赌桌上的战斗依旧如火如荼,就在此时,一位身材婀娜的江南女子端着杯茶,款款而来。
“先生,应该渴了吧?请用茶。”
赌徒刚又大胜一把,恰巧美女赠饮,更是兴奋:“啊?好,干了!”
女子抚媚一笑,收杯而去。
那人打到第三局的时候,身子忽地一哆嗦,毫无征兆地捂住肚子:“哎呦我去,怎么肚子搅的,中午也没吃什么,容我去趟东厕!”
“你该不会是快输了想赖吧。”对头不乐意地嘲讽。
“你大爷的,我还有一牌就凑胡,算了算了,这把算我的。

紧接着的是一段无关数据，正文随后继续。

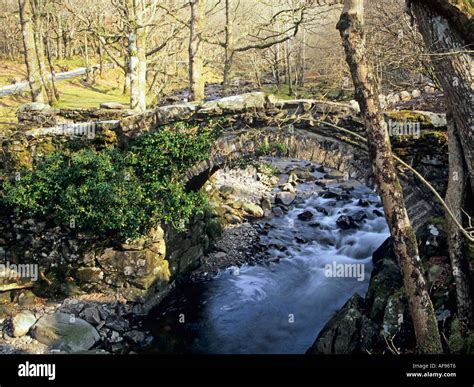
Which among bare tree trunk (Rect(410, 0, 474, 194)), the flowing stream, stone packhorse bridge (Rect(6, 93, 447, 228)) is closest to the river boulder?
the flowing stream

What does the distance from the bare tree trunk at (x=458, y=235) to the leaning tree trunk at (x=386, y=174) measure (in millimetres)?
1156

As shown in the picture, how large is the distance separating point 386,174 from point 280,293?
23.6 feet

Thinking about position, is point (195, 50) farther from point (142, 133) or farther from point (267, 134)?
point (267, 134)

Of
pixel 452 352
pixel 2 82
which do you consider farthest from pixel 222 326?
pixel 2 82

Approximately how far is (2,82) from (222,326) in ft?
80.4

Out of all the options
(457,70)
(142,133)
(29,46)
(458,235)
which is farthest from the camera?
(29,46)

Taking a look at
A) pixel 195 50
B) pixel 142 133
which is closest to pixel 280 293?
pixel 142 133

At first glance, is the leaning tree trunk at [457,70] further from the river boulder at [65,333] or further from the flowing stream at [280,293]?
the river boulder at [65,333]

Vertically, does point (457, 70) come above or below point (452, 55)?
below

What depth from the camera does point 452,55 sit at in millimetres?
6430

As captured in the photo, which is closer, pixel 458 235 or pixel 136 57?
pixel 458 235

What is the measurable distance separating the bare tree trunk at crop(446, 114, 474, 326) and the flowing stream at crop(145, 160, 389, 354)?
13.5ft

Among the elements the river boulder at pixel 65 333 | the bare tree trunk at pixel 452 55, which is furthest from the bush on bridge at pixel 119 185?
the bare tree trunk at pixel 452 55

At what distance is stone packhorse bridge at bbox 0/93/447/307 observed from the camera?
1016 cm
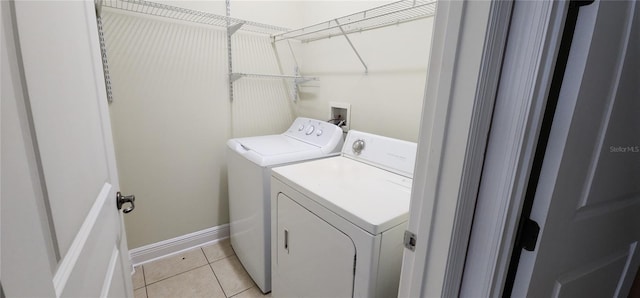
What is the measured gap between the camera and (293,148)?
1.83m

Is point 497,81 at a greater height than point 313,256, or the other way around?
point 497,81

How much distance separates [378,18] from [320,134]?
82 centimetres

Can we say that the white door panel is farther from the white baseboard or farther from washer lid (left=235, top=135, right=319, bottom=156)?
the white baseboard

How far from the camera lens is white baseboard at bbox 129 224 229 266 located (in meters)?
2.01

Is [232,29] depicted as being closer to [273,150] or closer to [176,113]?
[176,113]

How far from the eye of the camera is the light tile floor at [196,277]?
70.5 inches

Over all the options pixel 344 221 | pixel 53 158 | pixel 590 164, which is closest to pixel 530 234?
pixel 590 164

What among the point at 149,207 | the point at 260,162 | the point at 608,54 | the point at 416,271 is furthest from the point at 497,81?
the point at 149,207

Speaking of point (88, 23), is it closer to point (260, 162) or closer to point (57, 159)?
point (57, 159)

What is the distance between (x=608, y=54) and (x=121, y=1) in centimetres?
216

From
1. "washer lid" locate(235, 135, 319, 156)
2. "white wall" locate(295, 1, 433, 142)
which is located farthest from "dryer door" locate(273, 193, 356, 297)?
"white wall" locate(295, 1, 433, 142)

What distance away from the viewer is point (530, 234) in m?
0.67

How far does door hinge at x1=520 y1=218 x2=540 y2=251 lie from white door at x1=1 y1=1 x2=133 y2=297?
92 centimetres

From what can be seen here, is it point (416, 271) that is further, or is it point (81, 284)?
point (416, 271)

”那人满不在乎地推了两贯钱过去,捂着肚子狂奔东厕而去。
周然偷笑着带温和跟到东厕旁边:“如何?东厕位置较为偏僻,等他出来四下无人时,直接打晕了抗走!”
“唔,方法倒是不错,但放泻药的损招你是怎么想出来的?不像你啊。”虽然是在厕所外,臭气还是直往温和灵敏的鼻子里钻,他眉头不由皱了起来。

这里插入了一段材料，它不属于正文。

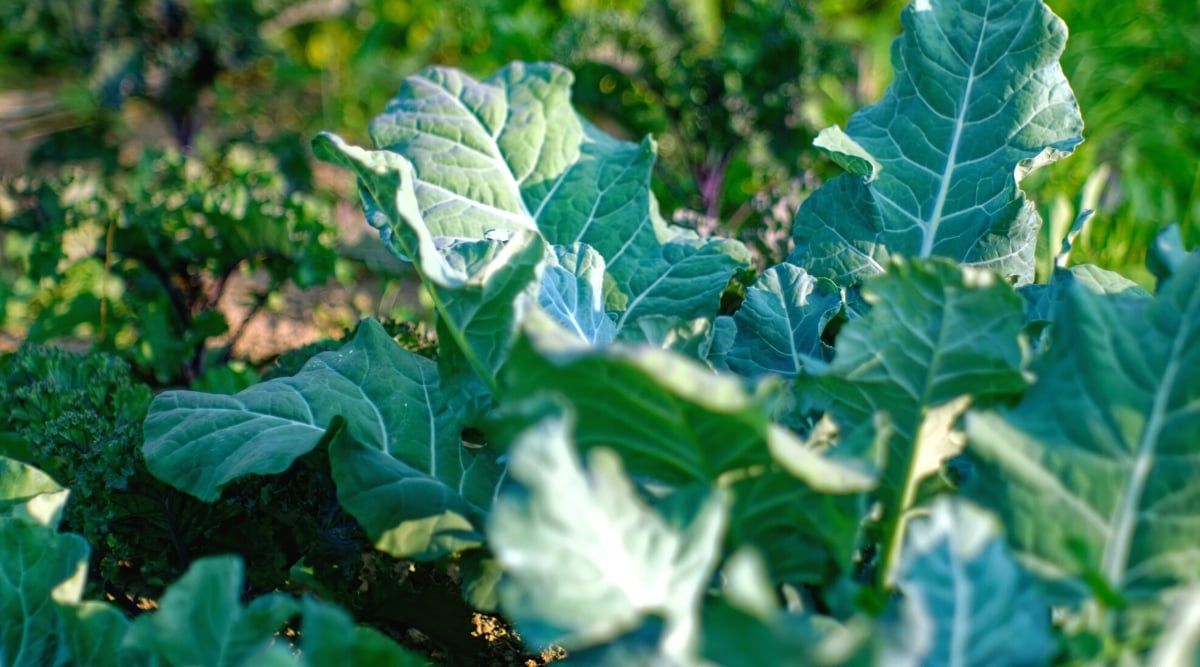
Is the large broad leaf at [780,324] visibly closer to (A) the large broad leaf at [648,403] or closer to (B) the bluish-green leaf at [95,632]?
(A) the large broad leaf at [648,403]

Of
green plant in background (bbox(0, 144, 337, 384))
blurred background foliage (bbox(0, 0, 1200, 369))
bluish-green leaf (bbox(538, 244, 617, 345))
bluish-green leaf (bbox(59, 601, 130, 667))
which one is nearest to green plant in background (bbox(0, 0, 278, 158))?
blurred background foliage (bbox(0, 0, 1200, 369))

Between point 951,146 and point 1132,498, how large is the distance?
0.69 m

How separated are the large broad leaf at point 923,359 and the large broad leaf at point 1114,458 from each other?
0.08m

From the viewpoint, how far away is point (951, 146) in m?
1.48

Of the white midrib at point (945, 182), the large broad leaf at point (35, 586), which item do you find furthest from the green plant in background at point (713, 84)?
the large broad leaf at point (35, 586)

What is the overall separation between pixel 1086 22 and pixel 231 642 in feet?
13.9

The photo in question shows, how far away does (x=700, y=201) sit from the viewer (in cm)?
322

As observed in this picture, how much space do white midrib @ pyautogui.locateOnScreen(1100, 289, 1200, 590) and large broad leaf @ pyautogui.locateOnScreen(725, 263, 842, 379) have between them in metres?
0.46

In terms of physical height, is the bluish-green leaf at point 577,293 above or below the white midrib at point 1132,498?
below

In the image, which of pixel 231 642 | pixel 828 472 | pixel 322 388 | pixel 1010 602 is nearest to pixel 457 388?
pixel 322 388

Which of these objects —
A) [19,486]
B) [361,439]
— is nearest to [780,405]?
[361,439]

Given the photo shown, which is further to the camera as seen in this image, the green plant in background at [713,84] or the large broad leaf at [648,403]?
the green plant in background at [713,84]

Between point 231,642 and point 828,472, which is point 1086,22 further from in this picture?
point 231,642

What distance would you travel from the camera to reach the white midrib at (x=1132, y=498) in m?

“这得怪我小叔,”周然回忆道:“虽然辈分高一倍,其实也不过长我两岁。我记得那天我刚行弱冠礼,我小叔说既然我成年了,就该去晚点成年人的游戏。于是我们先是去大吃一顿,吃完。小叔便拉着我们去了……赌场,”
“噗,剧情不对啊!然后呢?”
“别提了!去的时候他吹得好好的,什么他稳赢不输,号称玉面赌神,结果他连我的钱也输光了!我还因为这破事儿被老爹关了好几天禁闭,到现在他都不愿意放我出来自由活动。”周公子没好气地说:“小叔大概是输惨了,临走前气不过,偷偷弄了点泻药混在赢他的人的杯子里。听说,对头回去拉了几天几夜,赢的钱啊,都送到医馆了。”
温和无奈的笑笑:“你小叔,一定是个很,额,调皮的孩子。”
东厕传出冲水的声音,那人推开门大摇大摆地走出来。他奇怪地瞥了眼站在门口的二人,自顾欲回赌场。
就在他们擦肩而过的时时,温和手一抬,脚下倏忽生出无数藤蔓,把那人绊倒在地,团团缠绕,只一会,地上便多了只扭动的绿色大蛆。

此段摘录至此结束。